* _EXCERPTED TEXT_:

------------------------------------

Menu toggle

National Museum of Australia

Where our stories come alive

Collection Explorer


Group of four fused coins from Kilmore East bushfire, Victoria, 7 February 2009


Group of four fused coins from Kilmore East bushfire, Victoria, 7 February 2009

Object information

Physical description

An uneven pile of four Australian coins fused together. The coin on top of the pile has a cavity that takes up about a quarter of the surface and is blue and green. The opposite side of the pile has a bright green discolouring. There is ash covering most of the coin surfaces.

Statement of significance

The collection of 16 objects were recovered by Museum Victoria for the NMA as part of a larger project relating to the Black Saturday bushfire disaster on 7 February, 2009. The collection includes fire-damaged road signs from the Murrindindi fire, plastic reflective marker posts from the Murrindindi fire, sets of fused coins from the Kilmore East fire, a set of two heat-fused spoons from Kilmore East fire, fenceposts from Vectis (near Horsham) and a piece of ?Sinter?, a natural fusion of sand, clay and organic matter caused by extreme heat, found at the base of the fencepost.

------------------------------------

* _EXERCISE DATA_:
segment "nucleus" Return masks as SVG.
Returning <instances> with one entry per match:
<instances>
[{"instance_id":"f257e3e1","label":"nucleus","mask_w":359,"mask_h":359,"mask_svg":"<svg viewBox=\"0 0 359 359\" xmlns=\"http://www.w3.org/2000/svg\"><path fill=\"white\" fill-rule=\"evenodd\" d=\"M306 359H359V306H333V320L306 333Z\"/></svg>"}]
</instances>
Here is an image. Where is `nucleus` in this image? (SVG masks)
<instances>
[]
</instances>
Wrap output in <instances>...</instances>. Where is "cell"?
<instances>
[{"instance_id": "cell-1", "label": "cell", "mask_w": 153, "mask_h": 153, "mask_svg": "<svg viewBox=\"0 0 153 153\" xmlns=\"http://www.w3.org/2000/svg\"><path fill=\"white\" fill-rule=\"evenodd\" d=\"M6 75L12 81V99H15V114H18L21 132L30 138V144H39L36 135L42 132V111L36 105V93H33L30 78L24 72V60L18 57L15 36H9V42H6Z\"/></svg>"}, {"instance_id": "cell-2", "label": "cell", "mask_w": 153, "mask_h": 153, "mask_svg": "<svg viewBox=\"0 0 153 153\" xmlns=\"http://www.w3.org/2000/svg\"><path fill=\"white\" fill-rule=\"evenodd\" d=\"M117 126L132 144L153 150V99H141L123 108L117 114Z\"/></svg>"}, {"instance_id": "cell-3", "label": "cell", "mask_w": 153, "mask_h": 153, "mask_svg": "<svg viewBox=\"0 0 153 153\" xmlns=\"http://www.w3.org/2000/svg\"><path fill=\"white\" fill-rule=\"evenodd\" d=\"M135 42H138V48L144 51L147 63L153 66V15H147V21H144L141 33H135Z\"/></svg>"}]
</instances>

------------------------------------

* _TASK ITEM A_:
Answer these from the museum page on the fused coins:
(i) How many coins are fused together in the pile?
(ii) What covers most of the coin surfaces?
(iii) How many objects are in the collection that Museum Victoria recovered for the NMA?
* _TASK ITEM B_: From the museum page on the fused coins, copy out word for word the part that opens with the words containing "Physical description" and closes with "the coin surfaces.".

* _TASK ANSWER A_:
(i) Four
(ii) Ash
(iii) 16

* _TASK ANSWER B_:
Physical description

An uneven pile of four Australian coins fused together. The coin on top of the pile has a cavity that takes up about a quarter of the surface and is blue and green. The opposite side of the pile has a bright green discolouring. There is ash covering most of the coin surfaces.